To do:
Pull out each line of the data below that contains the string "bark". Treat uppercase and lowercase letters as different.

Questions about scenes shown in pictures:

---+---

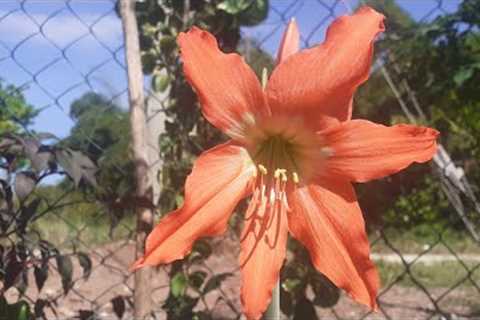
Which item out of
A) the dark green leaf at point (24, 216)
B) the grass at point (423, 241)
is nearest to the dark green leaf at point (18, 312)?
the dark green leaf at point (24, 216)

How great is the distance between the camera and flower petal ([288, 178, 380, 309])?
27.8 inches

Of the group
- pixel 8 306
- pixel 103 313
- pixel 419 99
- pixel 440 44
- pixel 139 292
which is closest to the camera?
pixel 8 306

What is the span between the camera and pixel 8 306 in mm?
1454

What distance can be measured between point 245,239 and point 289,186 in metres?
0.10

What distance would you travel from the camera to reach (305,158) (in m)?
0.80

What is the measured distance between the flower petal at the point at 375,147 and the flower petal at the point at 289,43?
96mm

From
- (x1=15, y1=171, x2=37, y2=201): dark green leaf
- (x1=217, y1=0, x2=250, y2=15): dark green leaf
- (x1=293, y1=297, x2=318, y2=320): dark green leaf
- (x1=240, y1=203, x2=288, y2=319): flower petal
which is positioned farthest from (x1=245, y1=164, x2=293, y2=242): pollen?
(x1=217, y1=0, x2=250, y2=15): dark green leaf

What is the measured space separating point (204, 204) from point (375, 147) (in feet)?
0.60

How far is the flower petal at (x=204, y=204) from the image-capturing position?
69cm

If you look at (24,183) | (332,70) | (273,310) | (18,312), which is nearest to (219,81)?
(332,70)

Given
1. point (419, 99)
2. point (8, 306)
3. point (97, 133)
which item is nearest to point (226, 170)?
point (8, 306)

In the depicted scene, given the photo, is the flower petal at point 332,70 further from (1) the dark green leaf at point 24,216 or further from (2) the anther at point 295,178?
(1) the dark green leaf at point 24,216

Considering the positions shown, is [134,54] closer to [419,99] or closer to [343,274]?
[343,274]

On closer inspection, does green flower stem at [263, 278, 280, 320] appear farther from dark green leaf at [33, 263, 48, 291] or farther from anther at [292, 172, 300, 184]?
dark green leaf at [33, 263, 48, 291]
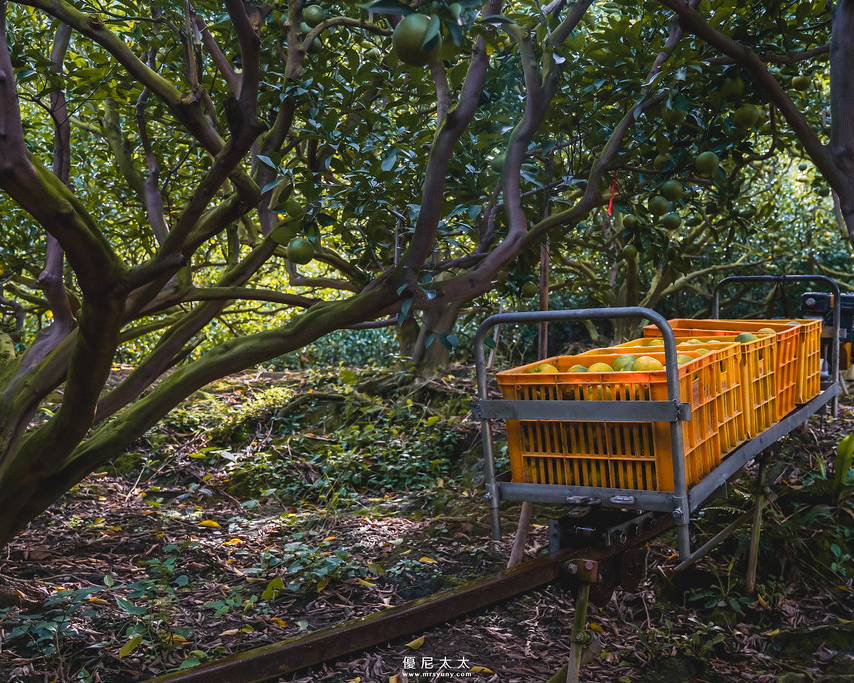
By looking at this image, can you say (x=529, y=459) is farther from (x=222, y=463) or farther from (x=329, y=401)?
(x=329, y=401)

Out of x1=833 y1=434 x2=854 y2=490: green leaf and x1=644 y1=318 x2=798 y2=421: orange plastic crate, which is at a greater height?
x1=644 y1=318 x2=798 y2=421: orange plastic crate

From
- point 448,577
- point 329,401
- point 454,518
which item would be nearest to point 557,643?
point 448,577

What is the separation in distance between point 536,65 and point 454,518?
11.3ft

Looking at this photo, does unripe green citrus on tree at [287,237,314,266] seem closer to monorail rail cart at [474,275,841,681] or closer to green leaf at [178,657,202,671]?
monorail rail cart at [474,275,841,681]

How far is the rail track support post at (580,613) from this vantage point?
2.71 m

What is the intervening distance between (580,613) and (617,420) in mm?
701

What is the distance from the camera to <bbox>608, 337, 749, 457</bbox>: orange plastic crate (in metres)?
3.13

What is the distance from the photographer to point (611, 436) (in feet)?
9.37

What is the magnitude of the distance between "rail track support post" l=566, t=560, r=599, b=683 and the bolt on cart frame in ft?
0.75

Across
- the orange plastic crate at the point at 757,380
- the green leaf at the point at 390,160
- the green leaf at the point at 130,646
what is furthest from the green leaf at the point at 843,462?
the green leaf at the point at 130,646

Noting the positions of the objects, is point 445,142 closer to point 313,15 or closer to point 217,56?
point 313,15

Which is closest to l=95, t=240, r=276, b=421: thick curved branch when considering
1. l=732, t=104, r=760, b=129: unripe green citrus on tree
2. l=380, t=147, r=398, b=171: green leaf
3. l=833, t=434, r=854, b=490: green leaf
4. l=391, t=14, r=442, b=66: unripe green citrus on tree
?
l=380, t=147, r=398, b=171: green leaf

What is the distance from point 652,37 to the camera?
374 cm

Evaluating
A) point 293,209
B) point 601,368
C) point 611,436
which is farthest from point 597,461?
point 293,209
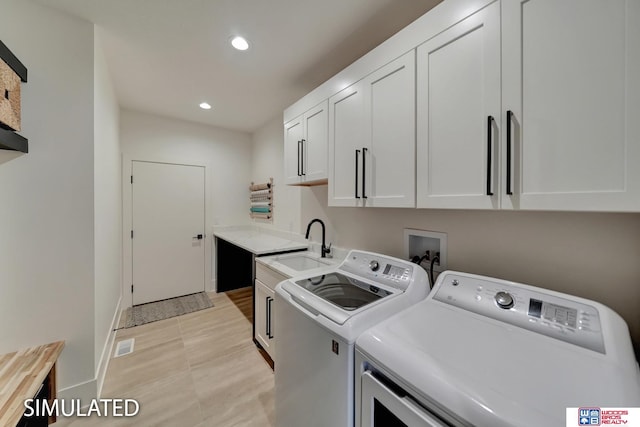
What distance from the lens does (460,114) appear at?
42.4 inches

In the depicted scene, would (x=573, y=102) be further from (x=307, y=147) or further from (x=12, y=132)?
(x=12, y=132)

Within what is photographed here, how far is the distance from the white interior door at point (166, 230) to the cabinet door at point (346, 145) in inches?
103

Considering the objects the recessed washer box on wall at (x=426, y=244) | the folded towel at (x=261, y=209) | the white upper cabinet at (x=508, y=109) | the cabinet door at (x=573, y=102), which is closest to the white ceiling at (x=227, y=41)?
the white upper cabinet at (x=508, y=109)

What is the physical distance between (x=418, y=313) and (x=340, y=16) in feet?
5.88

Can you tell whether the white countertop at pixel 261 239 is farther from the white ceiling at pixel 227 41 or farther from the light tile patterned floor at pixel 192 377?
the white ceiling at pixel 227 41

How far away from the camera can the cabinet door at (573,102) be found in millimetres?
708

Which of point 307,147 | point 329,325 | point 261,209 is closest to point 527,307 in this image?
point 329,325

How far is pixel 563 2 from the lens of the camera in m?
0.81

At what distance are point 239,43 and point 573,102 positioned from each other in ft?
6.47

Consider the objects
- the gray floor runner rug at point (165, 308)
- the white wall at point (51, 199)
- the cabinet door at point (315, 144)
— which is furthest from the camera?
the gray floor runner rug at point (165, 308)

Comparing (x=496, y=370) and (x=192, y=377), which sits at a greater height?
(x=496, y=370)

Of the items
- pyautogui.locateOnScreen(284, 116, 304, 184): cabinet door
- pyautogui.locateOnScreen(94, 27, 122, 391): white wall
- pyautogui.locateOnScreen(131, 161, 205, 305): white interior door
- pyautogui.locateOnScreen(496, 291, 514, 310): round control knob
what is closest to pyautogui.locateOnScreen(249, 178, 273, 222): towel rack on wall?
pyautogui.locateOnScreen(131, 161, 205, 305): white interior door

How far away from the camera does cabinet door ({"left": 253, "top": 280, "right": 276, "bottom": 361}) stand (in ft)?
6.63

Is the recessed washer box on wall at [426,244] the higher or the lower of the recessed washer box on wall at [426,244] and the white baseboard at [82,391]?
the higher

---+---

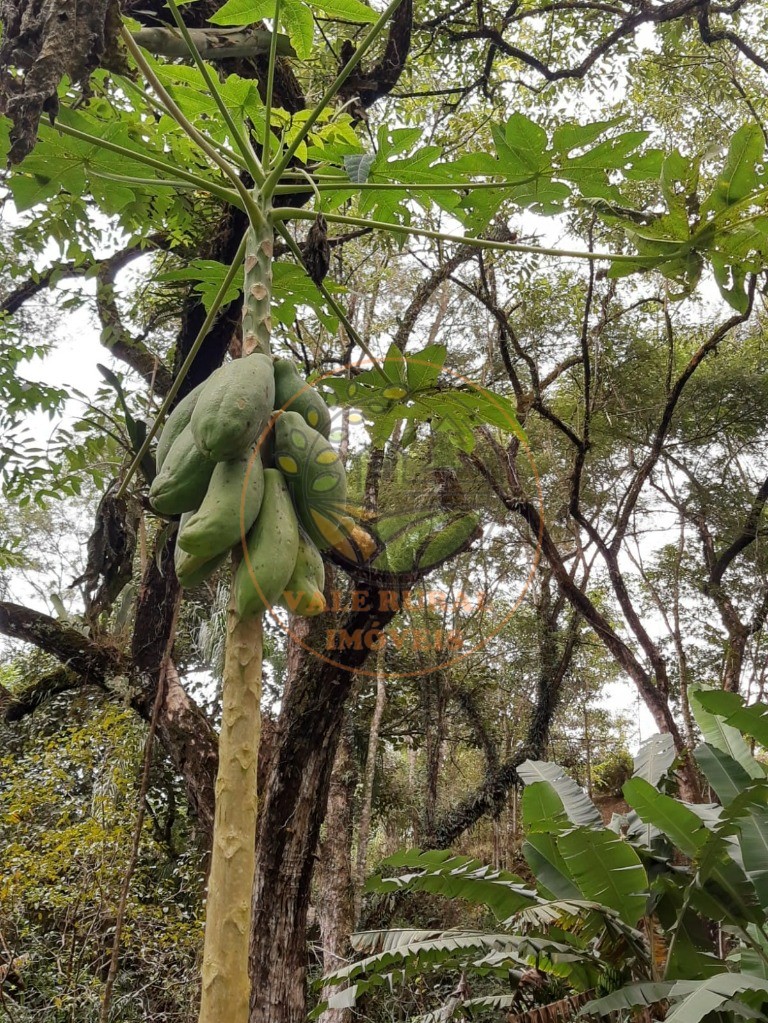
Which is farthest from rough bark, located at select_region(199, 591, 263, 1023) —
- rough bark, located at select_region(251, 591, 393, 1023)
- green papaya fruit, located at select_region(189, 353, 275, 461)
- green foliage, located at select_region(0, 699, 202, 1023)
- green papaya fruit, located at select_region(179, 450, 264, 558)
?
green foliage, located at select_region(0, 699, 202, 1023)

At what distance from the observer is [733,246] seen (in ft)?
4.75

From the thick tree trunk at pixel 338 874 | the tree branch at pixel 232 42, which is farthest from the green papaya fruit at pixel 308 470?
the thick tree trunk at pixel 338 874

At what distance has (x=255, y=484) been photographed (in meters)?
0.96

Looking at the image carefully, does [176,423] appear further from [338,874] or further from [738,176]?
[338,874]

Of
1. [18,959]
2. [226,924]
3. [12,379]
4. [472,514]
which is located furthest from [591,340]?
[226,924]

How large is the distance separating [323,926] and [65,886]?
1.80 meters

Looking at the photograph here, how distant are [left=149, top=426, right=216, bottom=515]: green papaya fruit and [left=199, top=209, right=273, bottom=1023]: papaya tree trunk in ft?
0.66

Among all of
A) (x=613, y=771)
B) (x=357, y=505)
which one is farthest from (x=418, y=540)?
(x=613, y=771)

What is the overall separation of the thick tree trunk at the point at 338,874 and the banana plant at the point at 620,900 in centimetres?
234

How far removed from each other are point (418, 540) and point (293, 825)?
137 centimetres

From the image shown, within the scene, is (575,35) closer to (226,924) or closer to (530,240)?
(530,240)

---+---

Solution:
Which is farthest from rough bark, located at select_region(199, 591, 263, 1023) —
- rough bark, located at select_region(251, 591, 393, 1023)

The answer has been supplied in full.